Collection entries

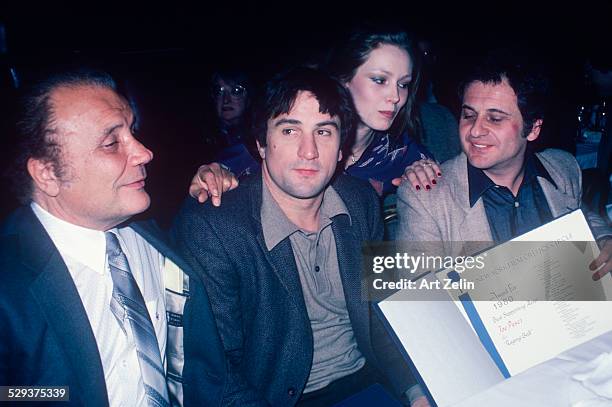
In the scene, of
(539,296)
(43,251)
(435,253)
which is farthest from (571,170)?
(43,251)

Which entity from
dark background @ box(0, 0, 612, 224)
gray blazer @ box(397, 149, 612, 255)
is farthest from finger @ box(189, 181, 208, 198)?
dark background @ box(0, 0, 612, 224)

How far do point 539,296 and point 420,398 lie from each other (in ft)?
1.95

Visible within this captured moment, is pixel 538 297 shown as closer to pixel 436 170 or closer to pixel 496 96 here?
pixel 436 170

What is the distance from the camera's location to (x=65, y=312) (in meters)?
1.28

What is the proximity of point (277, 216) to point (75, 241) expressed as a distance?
2.54 ft

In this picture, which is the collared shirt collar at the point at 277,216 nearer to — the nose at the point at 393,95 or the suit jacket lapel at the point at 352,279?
the suit jacket lapel at the point at 352,279

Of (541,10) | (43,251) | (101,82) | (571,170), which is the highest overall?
(541,10)

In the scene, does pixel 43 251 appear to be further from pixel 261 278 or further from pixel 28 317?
pixel 261 278

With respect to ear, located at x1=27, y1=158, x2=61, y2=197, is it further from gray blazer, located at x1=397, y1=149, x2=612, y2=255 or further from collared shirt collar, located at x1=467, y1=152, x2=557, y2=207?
collared shirt collar, located at x1=467, y1=152, x2=557, y2=207

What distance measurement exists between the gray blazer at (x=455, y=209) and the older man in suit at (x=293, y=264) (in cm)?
27

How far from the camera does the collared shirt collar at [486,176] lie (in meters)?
1.98

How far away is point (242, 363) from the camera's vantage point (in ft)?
5.72

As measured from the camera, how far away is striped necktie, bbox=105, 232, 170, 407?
1382 millimetres

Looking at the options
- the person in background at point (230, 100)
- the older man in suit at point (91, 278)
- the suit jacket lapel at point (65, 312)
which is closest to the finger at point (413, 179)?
the older man in suit at point (91, 278)
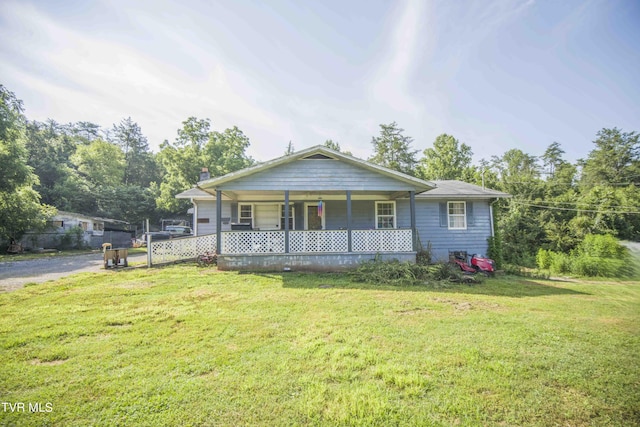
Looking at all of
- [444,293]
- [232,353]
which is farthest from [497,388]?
[444,293]

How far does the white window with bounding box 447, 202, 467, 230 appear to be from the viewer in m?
12.7

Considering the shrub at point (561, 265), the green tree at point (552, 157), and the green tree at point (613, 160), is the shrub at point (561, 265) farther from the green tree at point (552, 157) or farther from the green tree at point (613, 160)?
the green tree at point (552, 157)

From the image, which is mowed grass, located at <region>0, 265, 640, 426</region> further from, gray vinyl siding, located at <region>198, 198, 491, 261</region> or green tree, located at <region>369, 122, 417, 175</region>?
green tree, located at <region>369, 122, 417, 175</region>

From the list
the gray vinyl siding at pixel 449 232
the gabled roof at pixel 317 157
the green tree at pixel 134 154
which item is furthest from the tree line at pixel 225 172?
the gabled roof at pixel 317 157

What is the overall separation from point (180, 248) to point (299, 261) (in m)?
5.46

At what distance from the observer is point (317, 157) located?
406 inches

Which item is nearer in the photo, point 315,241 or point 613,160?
point 315,241

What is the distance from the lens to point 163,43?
8789mm

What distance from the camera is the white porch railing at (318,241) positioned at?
9859mm

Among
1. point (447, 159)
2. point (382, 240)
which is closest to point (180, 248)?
point (382, 240)

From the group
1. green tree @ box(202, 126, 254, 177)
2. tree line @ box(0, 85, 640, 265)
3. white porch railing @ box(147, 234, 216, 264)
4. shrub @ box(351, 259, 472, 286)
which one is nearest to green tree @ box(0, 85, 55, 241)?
tree line @ box(0, 85, 640, 265)

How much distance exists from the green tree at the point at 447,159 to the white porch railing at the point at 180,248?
1070 inches

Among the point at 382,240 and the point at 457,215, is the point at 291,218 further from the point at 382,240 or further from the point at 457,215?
the point at 457,215

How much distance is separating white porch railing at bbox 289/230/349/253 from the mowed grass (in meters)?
3.70
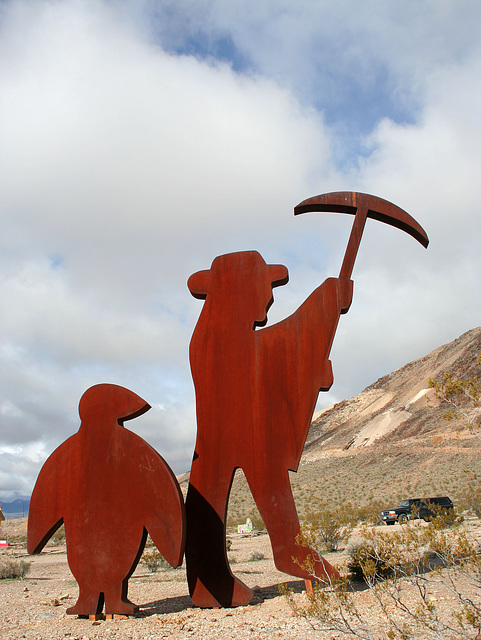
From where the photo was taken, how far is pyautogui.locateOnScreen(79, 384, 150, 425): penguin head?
6965 millimetres

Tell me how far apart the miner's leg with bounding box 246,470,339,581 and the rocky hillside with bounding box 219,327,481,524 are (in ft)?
38.0

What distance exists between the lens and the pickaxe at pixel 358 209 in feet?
25.4

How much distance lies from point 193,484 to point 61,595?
4.07 metres

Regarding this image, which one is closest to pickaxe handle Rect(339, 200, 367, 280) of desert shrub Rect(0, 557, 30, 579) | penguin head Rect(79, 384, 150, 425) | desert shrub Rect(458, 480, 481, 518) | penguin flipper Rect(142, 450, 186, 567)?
penguin head Rect(79, 384, 150, 425)

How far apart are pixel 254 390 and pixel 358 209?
305cm

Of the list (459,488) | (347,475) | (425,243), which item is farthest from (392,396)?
(425,243)

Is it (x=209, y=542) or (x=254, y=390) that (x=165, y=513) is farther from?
(x=254, y=390)

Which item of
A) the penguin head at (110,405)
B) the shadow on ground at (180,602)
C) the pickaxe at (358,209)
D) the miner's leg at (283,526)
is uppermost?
the pickaxe at (358,209)

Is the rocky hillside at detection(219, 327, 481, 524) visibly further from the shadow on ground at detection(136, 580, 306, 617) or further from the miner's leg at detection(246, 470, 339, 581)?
the miner's leg at detection(246, 470, 339, 581)

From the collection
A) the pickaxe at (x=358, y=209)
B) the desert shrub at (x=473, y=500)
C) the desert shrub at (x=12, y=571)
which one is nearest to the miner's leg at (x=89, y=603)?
the pickaxe at (x=358, y=209)

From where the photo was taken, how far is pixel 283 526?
21.7ft

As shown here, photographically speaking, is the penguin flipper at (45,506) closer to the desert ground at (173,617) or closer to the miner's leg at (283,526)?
the desert ground at (173,617)

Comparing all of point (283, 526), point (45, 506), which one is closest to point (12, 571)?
point (45, 506)

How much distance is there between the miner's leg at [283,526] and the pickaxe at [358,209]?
3.33 meters
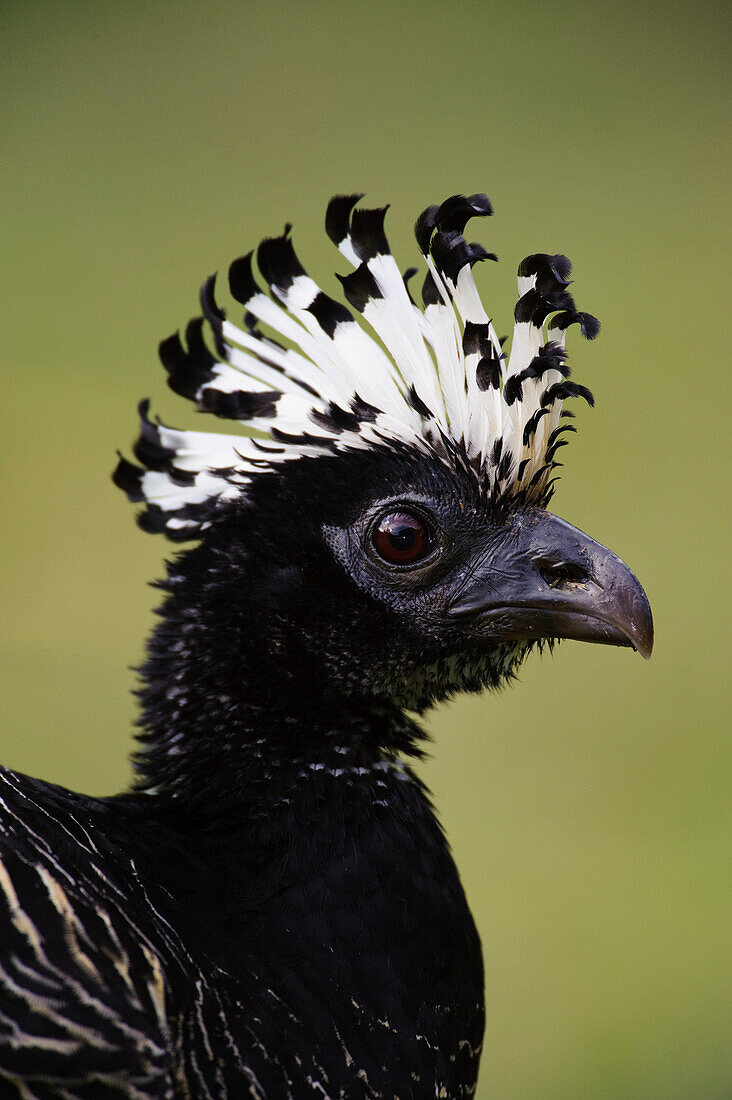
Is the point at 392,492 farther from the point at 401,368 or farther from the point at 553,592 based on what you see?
the point at 553,592

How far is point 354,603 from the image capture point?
8.80ft

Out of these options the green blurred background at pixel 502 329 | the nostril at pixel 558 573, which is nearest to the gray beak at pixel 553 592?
the nostril at pixel 558 573

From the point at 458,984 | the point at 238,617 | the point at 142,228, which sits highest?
the point at 142,228

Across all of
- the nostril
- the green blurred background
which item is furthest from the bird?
the green blurred background

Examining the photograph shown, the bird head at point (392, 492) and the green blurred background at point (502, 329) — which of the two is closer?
the bird head at point (392, 492)

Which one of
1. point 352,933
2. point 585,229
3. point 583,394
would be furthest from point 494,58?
point 352,933

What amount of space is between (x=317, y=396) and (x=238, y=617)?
0.51 metres

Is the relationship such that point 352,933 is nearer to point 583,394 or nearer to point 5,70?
point 583,394

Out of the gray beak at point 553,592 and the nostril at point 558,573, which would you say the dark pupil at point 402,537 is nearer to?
the gray beak at point 553,592

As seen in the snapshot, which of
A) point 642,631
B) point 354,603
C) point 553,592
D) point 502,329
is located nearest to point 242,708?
point 354,603

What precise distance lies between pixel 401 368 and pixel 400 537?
365 millimetres

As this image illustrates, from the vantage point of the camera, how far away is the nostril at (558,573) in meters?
2.66

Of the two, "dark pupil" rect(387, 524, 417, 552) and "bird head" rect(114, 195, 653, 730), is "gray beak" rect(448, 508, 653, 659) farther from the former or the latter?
"dark pupil" rect(387, 524, 417, 552)

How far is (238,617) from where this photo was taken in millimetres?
2662
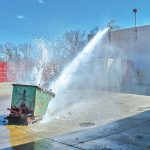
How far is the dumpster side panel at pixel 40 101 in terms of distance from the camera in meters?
8.54

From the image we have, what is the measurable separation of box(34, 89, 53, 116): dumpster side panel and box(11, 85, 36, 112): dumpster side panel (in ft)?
0.42

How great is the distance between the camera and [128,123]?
8.45 meters

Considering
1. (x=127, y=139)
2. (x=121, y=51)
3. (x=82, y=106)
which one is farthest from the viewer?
(x=121, y=51)

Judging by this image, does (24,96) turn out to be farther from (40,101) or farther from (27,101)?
(40,101)

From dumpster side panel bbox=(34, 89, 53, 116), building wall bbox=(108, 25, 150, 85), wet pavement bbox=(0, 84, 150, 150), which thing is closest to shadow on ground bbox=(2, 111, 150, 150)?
wet pavement bbox=(0, 84, 150, 150)

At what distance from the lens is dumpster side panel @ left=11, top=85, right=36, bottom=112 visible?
333 inches

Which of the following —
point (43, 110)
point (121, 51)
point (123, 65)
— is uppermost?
point (121, 51)

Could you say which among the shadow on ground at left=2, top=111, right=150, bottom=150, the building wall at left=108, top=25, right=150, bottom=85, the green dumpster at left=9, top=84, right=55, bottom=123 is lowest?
the shadow on ground at left=2, top=111, right=150, bottom=150

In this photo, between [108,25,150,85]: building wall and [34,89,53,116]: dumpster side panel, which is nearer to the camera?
[34,89,53,116]: dumpster side panel

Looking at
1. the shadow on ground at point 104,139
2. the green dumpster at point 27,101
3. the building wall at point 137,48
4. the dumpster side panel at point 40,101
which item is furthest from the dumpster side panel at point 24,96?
the building wall at point 137,48

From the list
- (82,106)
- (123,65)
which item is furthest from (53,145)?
(123,65)

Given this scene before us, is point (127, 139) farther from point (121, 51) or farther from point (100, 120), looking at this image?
point (121, 51)

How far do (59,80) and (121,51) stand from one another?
11493 millimetres

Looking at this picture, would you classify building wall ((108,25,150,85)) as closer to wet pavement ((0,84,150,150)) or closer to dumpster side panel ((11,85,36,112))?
wet pavement ((0,84,150,150))
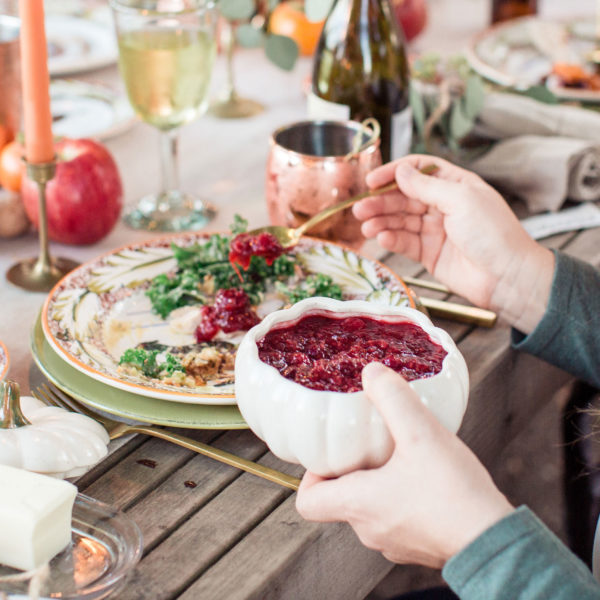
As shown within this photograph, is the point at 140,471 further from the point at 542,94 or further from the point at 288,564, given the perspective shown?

* **Job**
Rename "miner's leg" to "worker's leg" in the entries from the line with "From where the photo was taken, how far is pixel" to the line with "3.33 meters", and leave everything else in those lines unchanged.

* **Solution**
From where the photo was taken, how far is pixel 283 526?
21.7ft

As shown here, photographically speaking, is the penguin flipper at (45,506) closer to the desert ground at (173,617) or closer to the worker's leg at (283,526)?
the desert ground at (173,617)

Comparing all of point (283, 526), point (45, 506), which one is closest to point (12, 571)?
point (45, 506)

How much distance is there between the worker's leg at [283,526] and the pickaxe at [358,209]?
3.33 meters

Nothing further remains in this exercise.